Ce qui nous semble si évident à l’heure actuelle ne l’était pas il y a 40 ans et, nous, conteurs et conteuses d’aujourd’hui, sommes redevables au pionnier que fut Bruno de La Salle. Son départ de la direction du CLiO nous rappelle qu’il nous appartient de prendre le relais au niveau politique pour que notre parole continue d’être soutenue et entendue. Nous avons parfois critiqué le CLiO mais s’il venait à disparaître après le départ de son fondateur, de quoi serionsnous capables pour « les arts du conteur et de l’oralité » ? De quelles initiatives impensables seronsnous les pionniers ? De quelles visions singulières, de quels projets au service du bien commun ? Saurons-nous dépasser la simple gestion de nos fragiles carrières pour imaginer des espaces et projets de partage et de transmission ?
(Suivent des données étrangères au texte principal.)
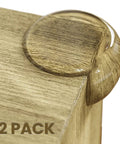 Rock Solid Table Corner Protectors And Clear Edge Guards For Baby Proofing Furniture Safety With Heavy Duty Tape on a wooden table edge.
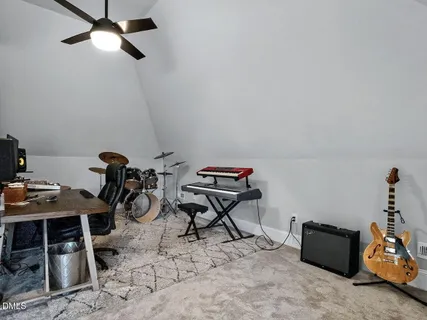 a living room with furniture and a air conditioner vent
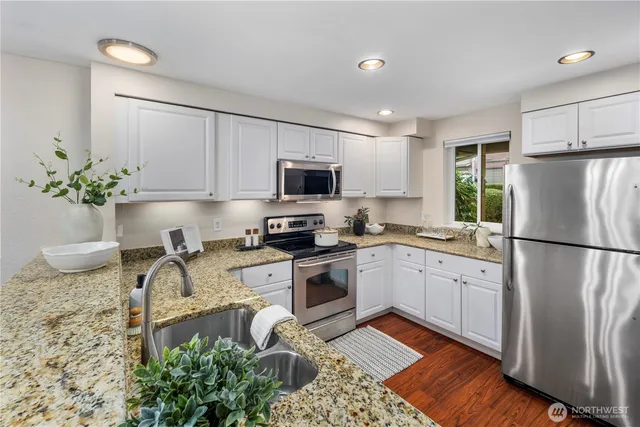 a kitchen with a sink stove and cabinets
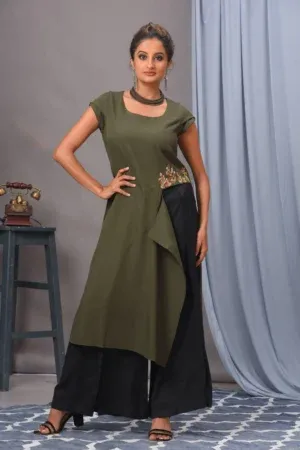 Olive green moss crepe tunic with waist thread work by Vivek Kumar from Golden Muslin with black pants.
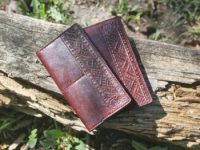 Nahast kaarditasku ja komplekti kuuluv rahakott on kaunistatud nahale voolitud vöökirja mustri ja omaniku initsiaalidega.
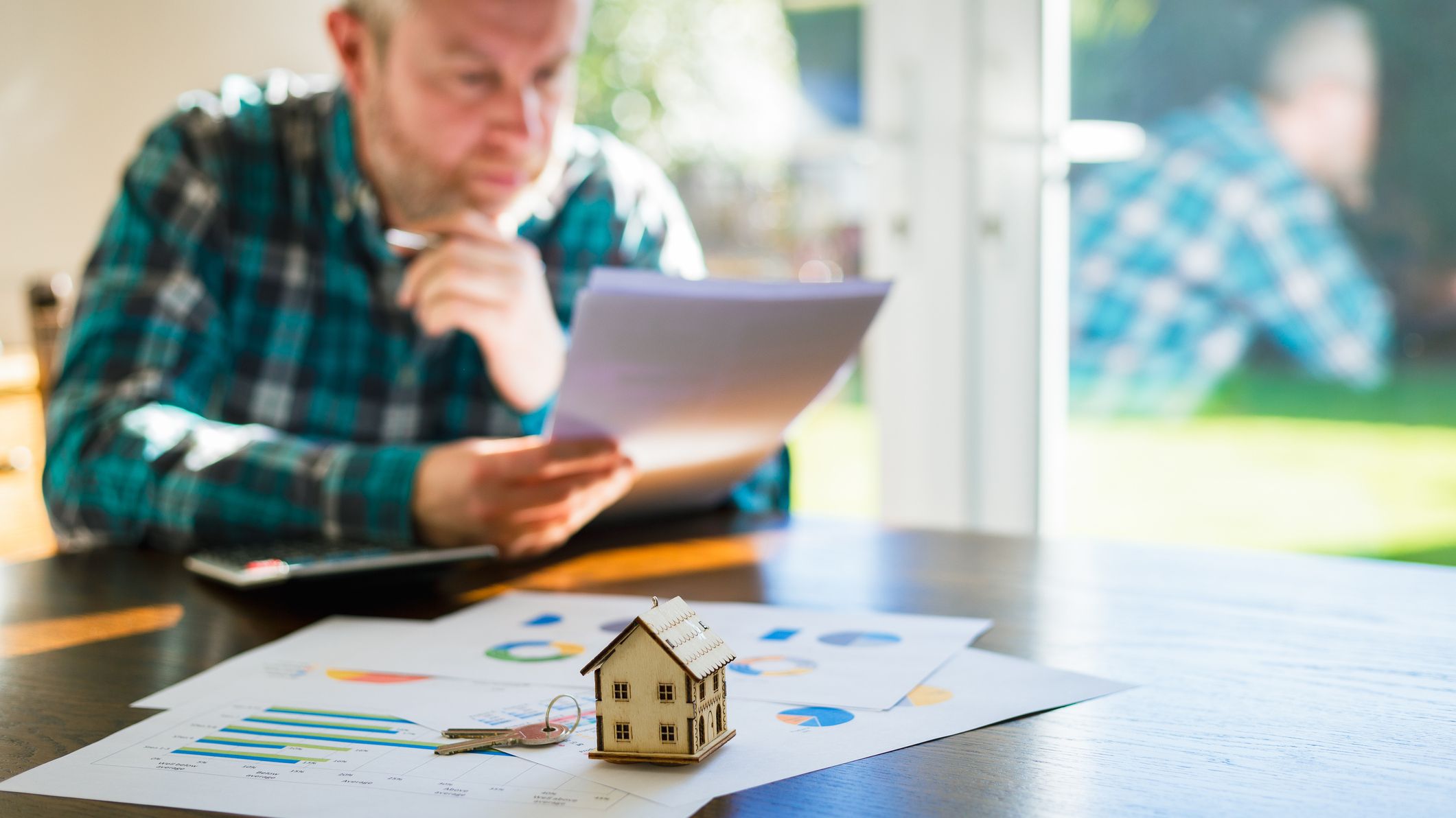 A man is looking at documents pertaining to a house sale agreement.
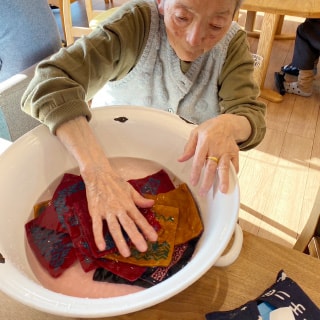 洗面器に入った水にタオルを浸すお年寄りの女性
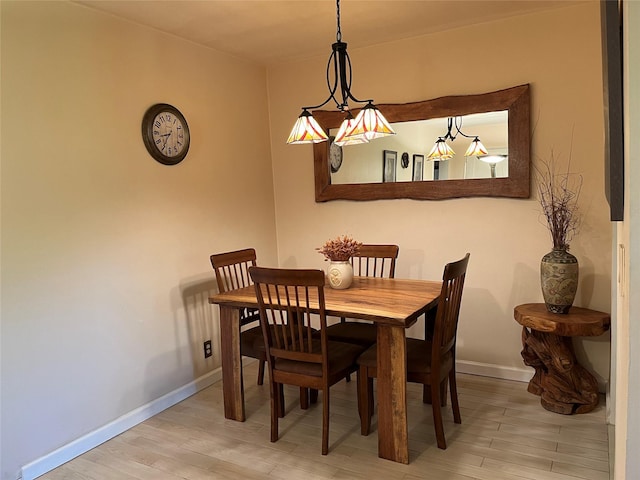 19933 22nd Avenue -, Whitestone, NY 11357 - dining space with light wood-style flooring and baseboards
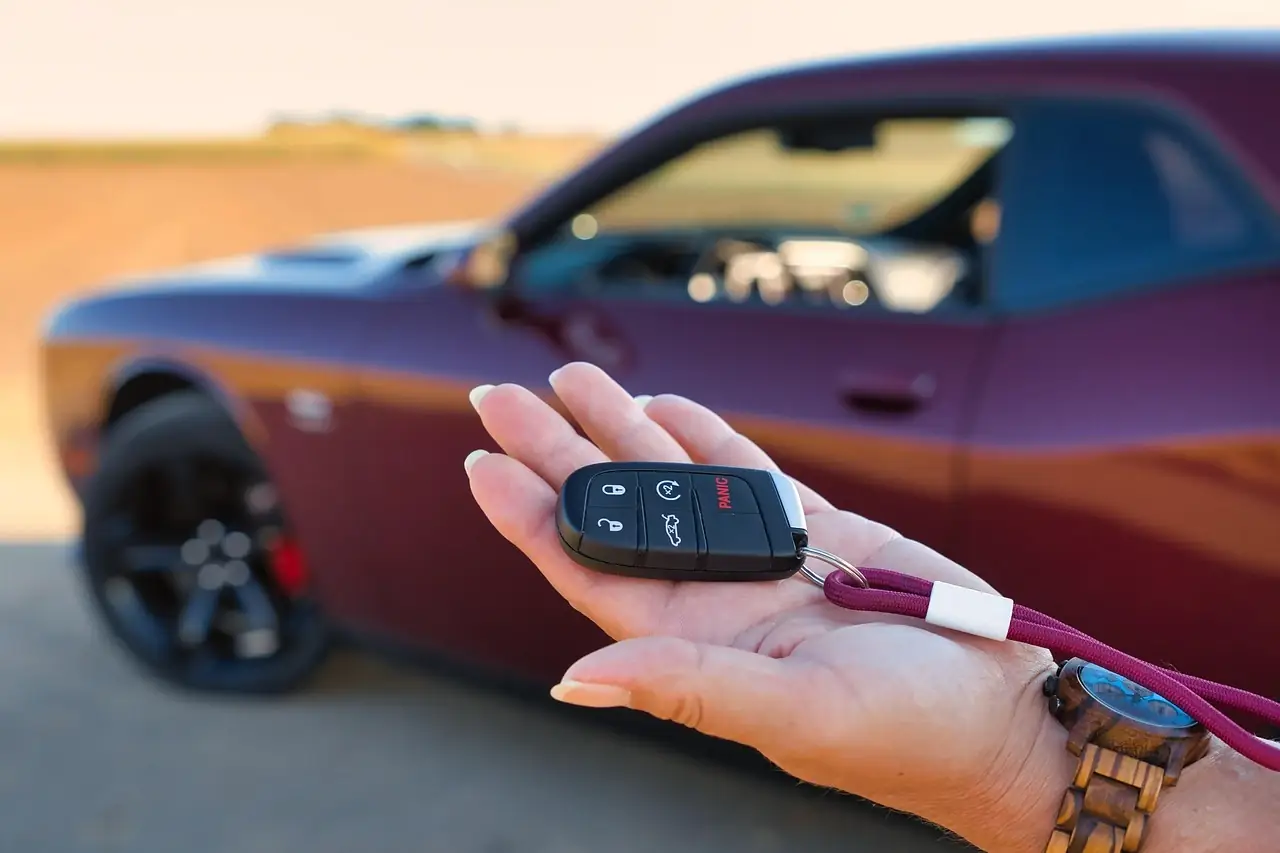 Vehicle Power of Attorney in the UAE 1 A hand holding a car key fob in front of a parked car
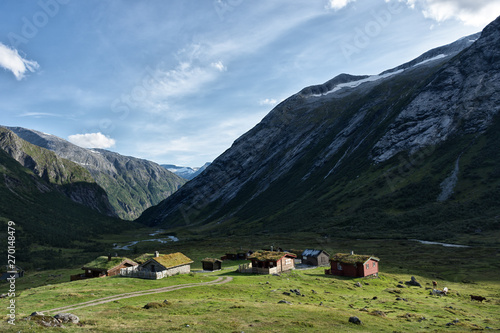 Mountain landscape with traditional sod roofs on log buildings, in Norway
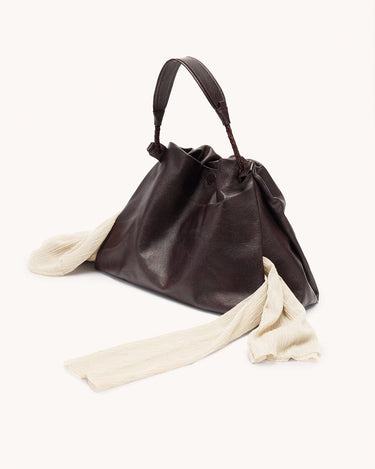 Medium Gather Bag Set in ebony full-grain nappa leather with adjustable straps.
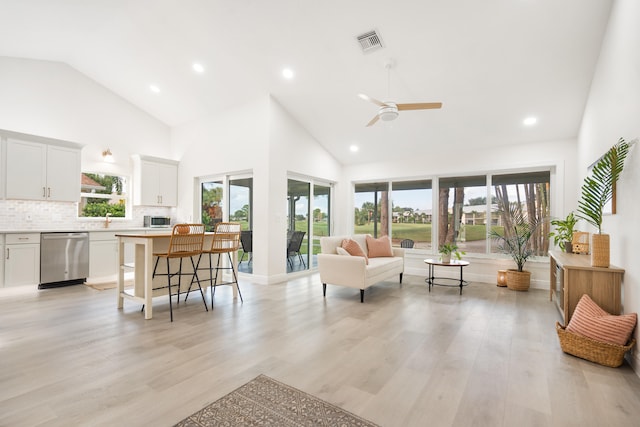 living room featuring light hardwood / wood-style flooring, high vaulted ceiling, and a healthy amount of sunlight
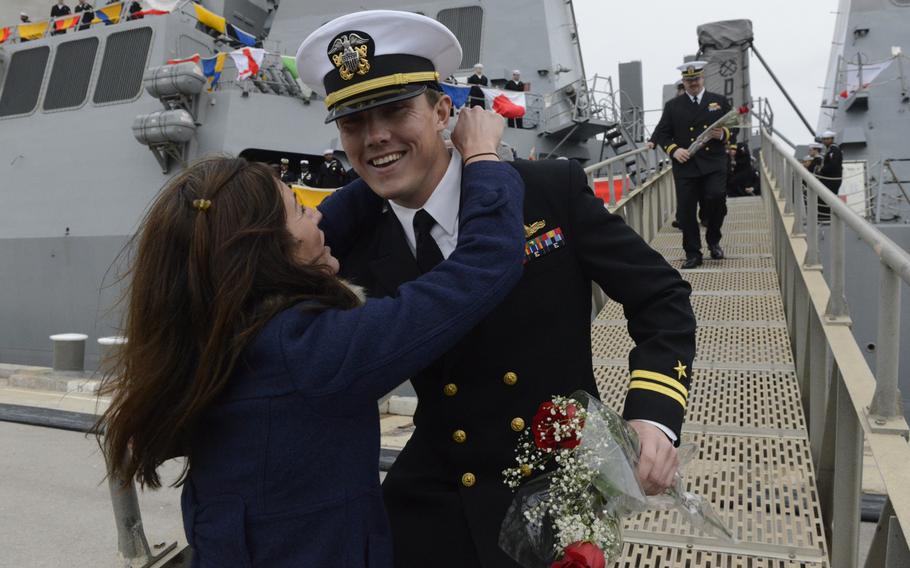 An officer assigned to the guided-missile destroyer USS Donald Cook is greeted at the gangplank as the ship arrives in Rota, Spain, on Tuesday, Feb. 11, 2014. 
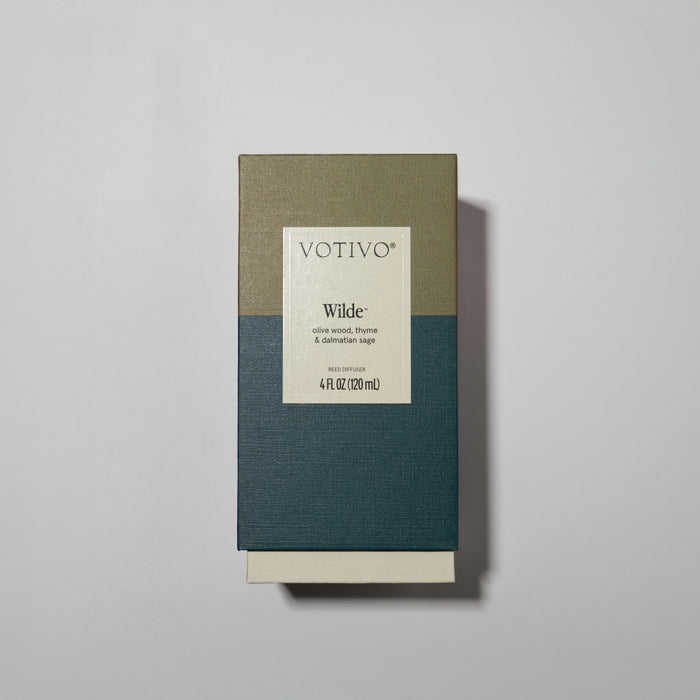 The Votivo Wilde Reed Diffuser comes in a rectangular box with olive and dark green colors and a centered label. It features elegant fiber reeds and scent notes of olive wood, thyme, and davana sage for continuous fragrance.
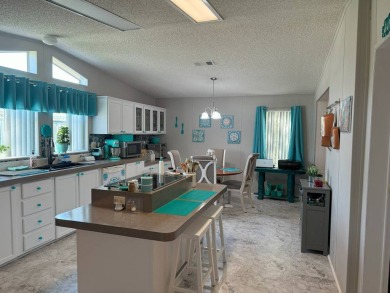 Experience luxury living in this stunning 1760 sq ft on Four Lakes Golf Club in Florida - for sale on GolfHomes.com, golf home, golf lot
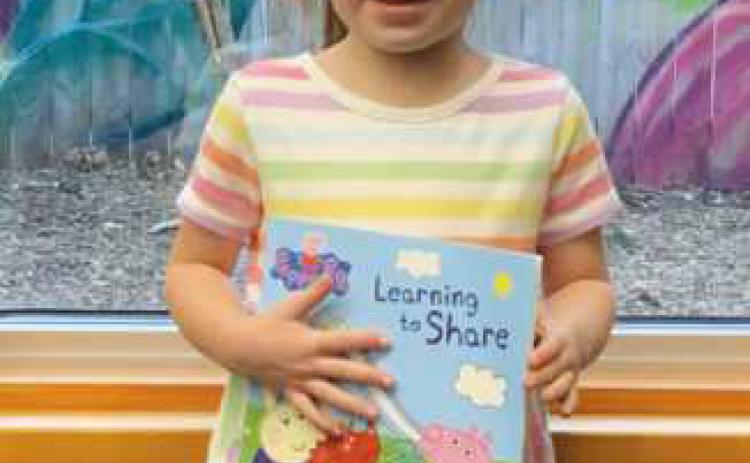 Rossford adds new member to 1,000 books club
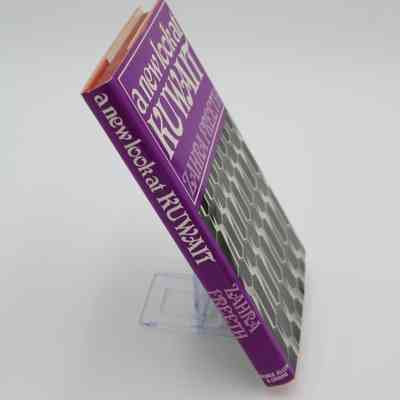 Spine of "A New Look at Kuwait": The spine has text vertically up the purple side, "A New Look at Kuwait; Zahra Freeth; George Allen & Unwin"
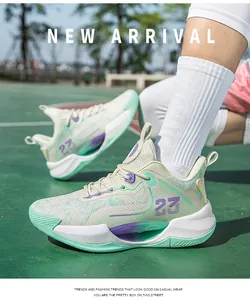 Action shot of breathable low-top basketball shoes in mint green on an outdoor court
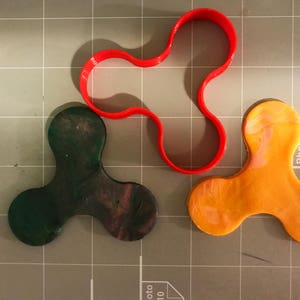 May include: A red plastic cookie cutter shaped like a three-pronged fidget spinner, with two finished clay fidget spinners, one green and purple and the other orange.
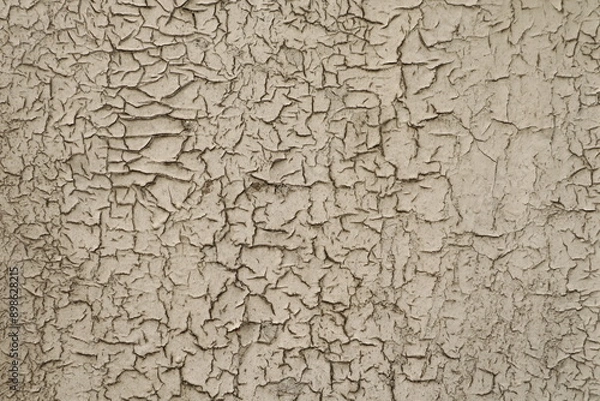 Fototapeta Textured surface with beige cracked paint
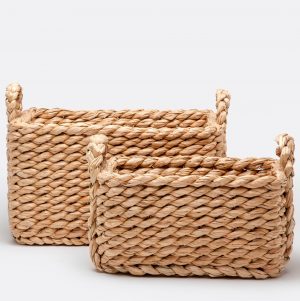 Three woven seagrass baskets in a row with two handles on each end of the large basket and one handle on top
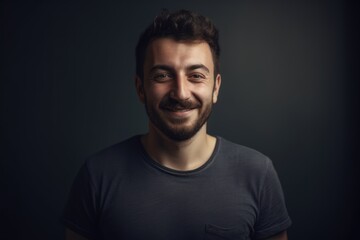 Portrait of a handsome young man with a beard on a dark background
Car ce qui me touche particulièrement dans le parcours de Bruno de La Salle, c’est qu’au-delà de sa propre carrière, il a d’emblée voulu rassembler et a créé des projets collectifs. Il a proposé une vision particulière d’une oralité reliée à un travail précis d’écriture qui s’exprime en tous lieux, y compris sur une scène. Une vision ouverte et généreuse, si on en juge par la diversité des artistes accueillis au CLiO au fil des années. Mais sa plus belle idée est, pour moi, celle de l’atelier Farenheit 451 et son attachement aux épopées et récits fondateurs. Rassembler des artistes et leur proposer de devenir la mémoire vivante et contemporaine de Nils Holgersson, Alice au pays des merveilles, Peter Pan, Déméter, Persée, Hermès, Éric le Rouge, Kim Van Kiou, Ilia Mouromietz, Djèki la Nyambe, Ulysse, Vishnu … est une idée magnifique, inutile et nécessaire, longtemps soutenue par les pouvoirs publics. Le retrait progressif des soutiens publics au CLiO semble aujourd’hui renier le travail accompli et l’œuvre réalisée. Le CLiO ne répond plus au cahier des charges des nouvelles politiques culturelles et, si sa gestion n’a pas toujours été irréprochable, son rôle dans la structuration de la discipline et la formation des artistes est indéniable. Souhaitons que les responsables culturels s’en souviennent et qu’ils soient aux côtés de la nouvelle équipe du CLiO pour l’accompagner dans sa nécessaire transformation. Bruno de La Salle quitte la direction du CLiO, mais il continue à diriger les ateliers Farenheit, à créer et à raconter, car on ne met pas un artiste de cette stature à la retraite.
Bruno de La Salle n’est pas un homme ordinaire. Il a pu dérouter certains conteurs, mais il en a mis en route bien davantage. Il est à l’image de son héros favori : rusé, insaisissable, libre, capricieux, rugueux et toujours en chemin. Je veux saluer ici son œuvre artistique, audacieuse, exigeante et engagée, et aussi son œuvre de transmission qui permet, aujourd’hui encore, à tant de conteurs amateurs et professionnels de se rencontrer, de se former, d’entreprendre, de se chercher, de réfléchir, de s’enrichir, de créer et d’oser. C’est son talent, son habileté politique, sa générosité et sa ténacité qui le permettent, qu’il en soit ici remercié.
Nous sommes donc face à un défi, car nos pairs nous laissent peu à peu une place tant convoitée. Qu’en ferons-nous ? Que saurons-nous inventer pour faire face au retrait des financements publics et à la marchandisation croissante ? Allons-nous nous soumettre à la loi du marché et formater nos propositions artistiques en fonction des « appels à projets », « thèmes d’actualité », ou de leur « utilité sociale » ? Ou bien saurons-nous, comme Bruno de La Salle l’a fait en son temps, affirmer nos visions et convaincre ? Quelle sera notre déontologie commune ? Nous ne sommes pas des fondateurs, nous sommes des héritiers et il nous appartient aujourd’hui d’honorer le travail accompli par le passé en nous engageant avec ambition pour les arts du conteur et de l’oralité.